1. GMUHS THREATS-TWICE IN ONE WEEK: Please be advised that this story continues to evolve and as information becomes available, it will be posted immediately to the Cavendish VT Facebook. Both Two Rivers Supervisory Union (TRSU) and Green Mountain Union High School (GMUHS) are posting press releases/tweets related to the incidents. Information will change as more is learned so it is important not to jump to hasty conclusions
On Monday, February 4th, press/news releases came from various principals as well as Two Rivers Supervisory Union (TRSU) This afternoon, February 4th, Chief Cloud of the Chester Police informed the Green Mountain Union High School (GMUHS) administration of a threat that is directed at the school. Chief Cloud is working with the State Police to investigate this situation. The GMUHS administration and staff are collaborating with the Chester police to maintain the safety of the school. The school will be in session tomorrow with a police presence. Meg Alison Powden, Superintendent of Schools, Two Rivers Supervisory Union
As the story would unfold, a student at GMUHS received a threat of gun violence that extended to the school via a social media site. The Chester police were immediately engaged and ultimately were able to identify the person making the threat as someone in the Midwest.

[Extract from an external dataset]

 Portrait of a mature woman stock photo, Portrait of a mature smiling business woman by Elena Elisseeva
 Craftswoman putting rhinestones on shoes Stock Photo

With no credible threat to the school, GMUHS opened as normal on Feb. 5 (Tuesday) with parents being made aware that if they preferred they could keep their students home. Those students who did go to school (close to 50% of the student body stayed home) were met by Associate Principal Mike Ripley and the police.
Three days later, on Thursday, February 7, another press/news release came from Meg Powden. Dear Green Mountain Families, We have received another threat at Green Mountain. An individual claiming to be the brother of the person who threatened our school earlier this week, told our administration late this morning that he had a bomb in one of our bathrooms at Green Mountain. Also, he said if the school was evacuated, people would be shot.
The police made sure there were no bombs in our school and then the school was evacuated to the Legion Hall under police protection. Students are being dismissed at this time, you can pick up your child at the Legion Hall and we will provide transportation home for the students who are not picked up.
We will keep you updated with any new developments.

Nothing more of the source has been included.